Stanford University researchers have identified a link between vasopressin hormone and autism in children, leading the way for development of a diagnostic test.

In collaboration with the University of California-Davis, the team found that low vasopressin levels in the cerebrospinal fluid are associated with less sociability in monkeys, as well as people, meaning that the hormone can be a potential biomarker for the disorder.

While early behavioural treatment is considered beneficial for the disorder, its diagnosis is said to be a slow and complicated process. Researchers believe that a biological test with a specific lab measurement can allow rapid diagnosis.

Stanford University psychiatry and behavioral sciences associate professor Karen Parker said: “Since autism affects the brain, it’s really hard to access the biology of the condition to know what might be altered.

“Right now, the diagnosis is based on parents’ reports of their children’s symptoms, and on clinicians observing children in the clinic.”

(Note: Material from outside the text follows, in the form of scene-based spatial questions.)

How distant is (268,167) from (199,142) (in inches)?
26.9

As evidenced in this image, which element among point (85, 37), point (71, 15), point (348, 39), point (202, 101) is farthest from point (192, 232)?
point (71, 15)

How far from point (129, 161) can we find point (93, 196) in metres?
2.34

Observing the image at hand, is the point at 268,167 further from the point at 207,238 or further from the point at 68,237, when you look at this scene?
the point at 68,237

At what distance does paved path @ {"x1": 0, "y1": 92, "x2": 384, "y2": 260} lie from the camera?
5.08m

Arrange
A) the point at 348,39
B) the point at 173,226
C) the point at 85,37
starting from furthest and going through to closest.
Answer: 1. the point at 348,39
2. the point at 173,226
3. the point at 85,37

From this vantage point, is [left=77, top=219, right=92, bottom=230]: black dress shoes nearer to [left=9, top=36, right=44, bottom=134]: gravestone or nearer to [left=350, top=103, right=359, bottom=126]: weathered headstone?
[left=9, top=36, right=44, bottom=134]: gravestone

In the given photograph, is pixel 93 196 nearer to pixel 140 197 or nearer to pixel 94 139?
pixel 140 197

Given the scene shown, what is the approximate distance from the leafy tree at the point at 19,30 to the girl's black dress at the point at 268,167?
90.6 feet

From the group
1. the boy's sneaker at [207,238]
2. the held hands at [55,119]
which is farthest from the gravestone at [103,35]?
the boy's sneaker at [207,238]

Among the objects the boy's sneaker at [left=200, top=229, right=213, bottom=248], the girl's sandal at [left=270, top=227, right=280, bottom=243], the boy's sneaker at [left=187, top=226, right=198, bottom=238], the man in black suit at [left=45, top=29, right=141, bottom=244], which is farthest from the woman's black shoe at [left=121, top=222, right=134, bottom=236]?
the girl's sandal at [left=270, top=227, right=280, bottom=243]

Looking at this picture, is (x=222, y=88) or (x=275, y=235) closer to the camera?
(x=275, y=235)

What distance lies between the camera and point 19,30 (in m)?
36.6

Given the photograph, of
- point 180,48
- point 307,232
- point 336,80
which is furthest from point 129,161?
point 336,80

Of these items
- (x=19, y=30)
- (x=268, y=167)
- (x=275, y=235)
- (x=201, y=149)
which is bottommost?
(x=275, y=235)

“Since autism affects the brain, it’s really hard to access the biology of the condition to know what might be altered.”

During the study, researchers compared the blood and cerebrospinal fluid levels of possible biomarkers in rhesus monkeys with naturally low sociability and those having high sociability on various biological parameters.

They observed that blood vasopressin levels did not vary between the two groups but the levels in cerebrospinal fluid were lower in the less social arm.

Similarly, it was found that boys with autism had low vasopressin levels than age-matched children without the condition.

Parker added: “We don’t know if we see really low cerebrospinal fluid vasopressin before you see behavioural symptoms of autism. Ideally, it would be a risk marker, but we haven’t studied that yet.”

To validate the results, the team plans to study a larger group of monkeys and intend to investigate whether low vasopressin could be identified before the appearance of impaired social ability symptoms.